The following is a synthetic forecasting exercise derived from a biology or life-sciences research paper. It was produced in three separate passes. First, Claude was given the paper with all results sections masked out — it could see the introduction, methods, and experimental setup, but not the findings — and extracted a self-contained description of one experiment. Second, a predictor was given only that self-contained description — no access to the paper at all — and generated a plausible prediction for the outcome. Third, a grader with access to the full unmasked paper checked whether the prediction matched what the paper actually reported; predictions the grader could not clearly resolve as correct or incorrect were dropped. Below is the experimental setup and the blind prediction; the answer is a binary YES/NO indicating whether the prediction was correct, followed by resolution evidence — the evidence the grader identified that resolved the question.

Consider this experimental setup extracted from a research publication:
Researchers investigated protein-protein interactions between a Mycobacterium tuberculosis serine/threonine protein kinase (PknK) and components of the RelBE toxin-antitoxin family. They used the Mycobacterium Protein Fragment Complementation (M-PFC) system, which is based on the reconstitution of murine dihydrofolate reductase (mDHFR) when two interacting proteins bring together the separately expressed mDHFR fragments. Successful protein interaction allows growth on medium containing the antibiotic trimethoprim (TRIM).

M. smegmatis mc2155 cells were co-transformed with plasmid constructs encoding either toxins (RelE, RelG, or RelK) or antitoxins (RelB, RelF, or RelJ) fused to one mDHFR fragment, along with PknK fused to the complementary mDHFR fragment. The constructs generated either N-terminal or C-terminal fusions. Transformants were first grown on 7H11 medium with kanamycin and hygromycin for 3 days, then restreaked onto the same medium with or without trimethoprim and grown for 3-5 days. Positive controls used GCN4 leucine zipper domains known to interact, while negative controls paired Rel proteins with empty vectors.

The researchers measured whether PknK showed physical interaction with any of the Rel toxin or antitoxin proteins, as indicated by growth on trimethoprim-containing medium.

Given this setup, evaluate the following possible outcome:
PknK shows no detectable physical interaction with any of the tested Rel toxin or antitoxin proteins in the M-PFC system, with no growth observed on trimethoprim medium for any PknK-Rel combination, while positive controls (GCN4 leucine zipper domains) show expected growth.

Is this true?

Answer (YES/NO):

▶ REQUIRED WORK
All the records above need to be output exactly, with none omitted.

▶ RESULT OF THE EXERCISE
The following is a synthetic forecasting exercise derived from a biology or life-sciences research paper. It was produced in three separate passes. First, Claude was given the paper with all results sections masked out — it could see the introduction, methods, and experimental setup, but not the findings — and extracted a self-contained description of one experiment. Second, a predictor was given only that self-contained description — no access to the paper at all — and generated a plausible prediction for the outcome. Third, a grader with access to the full unmasked paper checked whether the prediction matched what the paper actually reported; predictions the grader could not clearly resolve as correct or incorrect were dropped. Below is the experimental setup and the blind prediction; the answer is a binary YES/NO indicating whether the prediction was correct, followed by resolution evidence — the evidence the grader identified that resolved the question.

Consider this experimental setup extracted from a research publication:
Researchers investigated protein-protein interactions between a Mycobacterium tuberculosis serine/threonine protein kinase (PknK) and components of the RelBE toxin-antitoxin family. They used the Mycobacterium Protein Fragment Complementation (M-PFC) system, which is based on the reconstitution of murine dihydrofolate reductase (mDHFR) when two interacting proteins bring together the separately expressed mDHFR fragments. Successful protein interaction allows growth on medium containing the antibiotic trimethoprim (TRIM).

M. smegmatis mc2155 cells were co-transformed with plasmid constructs encoding either toxins (RelE, RelG, or RelK) or antitoxins (RelB, RelF, or RelJ) fused to one mDHFR fragment, along with PknK fused to the complementary mDHFR fragment. The constructs generated either N-terminal or C-terminal fusions. Transformants were first grown on 7H11 medium with kanamycin and hygromycin for 3 days, then restreaked onto the same medium with or without trimethoprim and grown for 3-5 days. Positive controls used GCN4 leucine zipper domains known to interact, while negative controls paired Rel proteins with empty vectors.

The researchers measured whether PknK showed physical interaction with any of the Rel toxin or antitoxin proteins, as indicated by growth on trimethoprim-containing medium.

Given this setup, evaluate the following possible outcome:
PknK shows no detectable physical interaction with any of the tested Rel toxin or antitoxin proteins in the M-PFC system, with no growth observed on trimethoprim medium for any PknK-Rel combination, while positive controls (GCN4 leucine zipper domains) show expected growth.

Is this true?

Answer (YES/NO):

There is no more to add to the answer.